■ Task requirements ■
A) In the pancake recipe post, what do the writer and her husband always do because neither of them wants to be miserable?
B) Return, copied word for word, the part of the pancake recipe post that opens with the words "We also have" and closes with "into the wound.".

■ Quoted passage ■
=== Section Start ===

Gluten Free Blueberry Flax Meal Pancake Recipe
As I write this post, I’m mad at my husband and I am upset. I am not upset because he is a treacherous, horrible person, because he is not. I am not upset because he committed some heinous transgression, because he didn’t. And besides, he is not stupid, I write a blog – why would he do something bad when he knows I would write about it for the world to read? I am not upset because we had a fight.
Common sense would dictate that when two people of divergent backgrounds with tempers and polar opposite points of view (not to mention genders) live together for any period of time, there is bound to be the occasional argument or fight. Long ago we decided that we are married for life and we can be happy or miserable – so there is no walking out, no leaving, and no threatening to leave. We are in this thing called marriage together, so we had better work it out. Since neither one of us want to be miserable, we always kiss and make up.
Over the years we have learned to fight fair. We do not attack the person or their character but the behavior we find offensive. For example, if we had plans to go to out for a nice dinner after a long week of hard work and one of us (HIM!) forgets and gets home late, having grabbed dinner on the way home while the other (ME!) dutifully and hungrily waited, you do not say, “You stupid, un-caring, moronic bastard! What the hell is wrong with you that you can’t remember we had plans. Have you lost what little sense you had in the first place?” Instead you say, “I was really looking forward to our evening out and am very disappointed.”
We also have realized it is almost impossible to “schedule” a fight for the future. If we are in a dead lock of disagreement one or the other will say “we’ll fight about it tomorrow.” At this point we either laugh and it’s over or we discuss it the next day when calmer heads prevail. And maybe most importantly we have learned that once settled, the argument is done – we move on. We don’t keep bring it up, rubbing salt into the wound.
So why am I upset? Because I can’t remember why I am mad at him! Now before you write to me saying “If you can’t remember it must not be important” may I just point out that I often can’t remember where I parked my car at the mall but it is important to eventually remember if I plan to get home.
I need to recall if my anger is justified or not. Once I woke up furious with my poor husband and it took hours of stony silence and a second cup of coffee for me to realize that he probably didn’t (and wouldn’t) trade me for a chest full of gold doubloons and rubies, leaving me to parish marooned on a desert island (apparently eating smoked oysters with mango chutney before bed leads to strange dreams).
And then there was the time when he walked into the living room to find me sobbing uncontrollably at a commercial. He tried to comfort and gently probed until I finally blurted out that I hated our wedding pictures. He valiantly attempted to right this devastating wrong and came up with several solutions, which included, but were not limited to, reviving long dead relatives, recreating our entire wedding, and hiring Annie Leibovitz to shoot the photos. When he failed to console me he finally gave up stating I was irrational and hormonal and I went from devastated to enraged – at him. Of course I was irrational and hormonal! But only a very brave or very stupid man will point this out to his wife at such a time.

=== Section End ===

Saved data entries

=== Section Start ===

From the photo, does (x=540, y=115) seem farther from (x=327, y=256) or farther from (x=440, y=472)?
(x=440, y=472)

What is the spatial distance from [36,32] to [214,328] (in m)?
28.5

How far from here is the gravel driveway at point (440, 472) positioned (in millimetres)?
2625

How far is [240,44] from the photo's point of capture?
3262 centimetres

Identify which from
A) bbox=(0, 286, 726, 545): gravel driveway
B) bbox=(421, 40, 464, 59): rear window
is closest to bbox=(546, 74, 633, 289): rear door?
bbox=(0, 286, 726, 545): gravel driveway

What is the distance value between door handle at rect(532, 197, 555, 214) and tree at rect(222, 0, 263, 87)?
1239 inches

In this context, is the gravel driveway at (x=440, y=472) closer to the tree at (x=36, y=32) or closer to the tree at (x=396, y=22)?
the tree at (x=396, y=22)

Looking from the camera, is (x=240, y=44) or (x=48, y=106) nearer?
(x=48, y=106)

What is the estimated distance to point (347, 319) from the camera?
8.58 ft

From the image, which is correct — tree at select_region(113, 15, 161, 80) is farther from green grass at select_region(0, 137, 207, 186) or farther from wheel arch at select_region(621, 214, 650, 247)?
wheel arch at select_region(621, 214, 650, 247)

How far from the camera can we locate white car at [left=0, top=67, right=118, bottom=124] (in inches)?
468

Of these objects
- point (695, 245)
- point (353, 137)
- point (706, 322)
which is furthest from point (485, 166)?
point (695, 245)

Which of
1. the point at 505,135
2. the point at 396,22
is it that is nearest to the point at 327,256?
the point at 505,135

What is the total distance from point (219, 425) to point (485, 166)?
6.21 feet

=== Section End ===
=== Section Start ===

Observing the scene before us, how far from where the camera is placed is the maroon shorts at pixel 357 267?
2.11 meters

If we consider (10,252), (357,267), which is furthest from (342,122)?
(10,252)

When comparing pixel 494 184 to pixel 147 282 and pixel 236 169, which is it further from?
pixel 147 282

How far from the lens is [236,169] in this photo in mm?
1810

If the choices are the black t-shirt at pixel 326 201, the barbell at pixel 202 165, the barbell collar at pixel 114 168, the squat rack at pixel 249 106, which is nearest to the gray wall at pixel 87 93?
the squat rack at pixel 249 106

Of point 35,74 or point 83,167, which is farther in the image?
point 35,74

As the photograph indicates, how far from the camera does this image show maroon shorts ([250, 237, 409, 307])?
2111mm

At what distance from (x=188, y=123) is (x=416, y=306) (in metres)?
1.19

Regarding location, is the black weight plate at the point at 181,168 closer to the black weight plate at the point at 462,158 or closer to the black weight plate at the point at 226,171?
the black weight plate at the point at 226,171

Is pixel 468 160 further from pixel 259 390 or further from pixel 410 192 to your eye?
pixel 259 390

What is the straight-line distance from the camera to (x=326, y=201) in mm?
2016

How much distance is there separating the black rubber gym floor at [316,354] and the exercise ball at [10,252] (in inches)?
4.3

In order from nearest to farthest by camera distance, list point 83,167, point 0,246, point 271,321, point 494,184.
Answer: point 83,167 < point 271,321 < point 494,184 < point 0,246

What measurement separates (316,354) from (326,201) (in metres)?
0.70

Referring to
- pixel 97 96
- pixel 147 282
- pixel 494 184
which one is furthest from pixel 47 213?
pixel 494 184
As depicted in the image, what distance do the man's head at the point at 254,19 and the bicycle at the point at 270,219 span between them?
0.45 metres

=== Section End ===

■ Answers for the tasks ■
A) They always kiss and make up.

B)
We also have realized it is almost impossible to “schedule” a fight for the future. If we are in a dead lock of disagreement one or the other will say “we’ll fight about it tomorrow.” At this point we either laugh and it’s over or we discuss it the next day when calmer heads prevail. And maybe most importantly we have learned that once settled, the argument is done – we move on. We don’t keep bring it up, rubbing salt into the wound.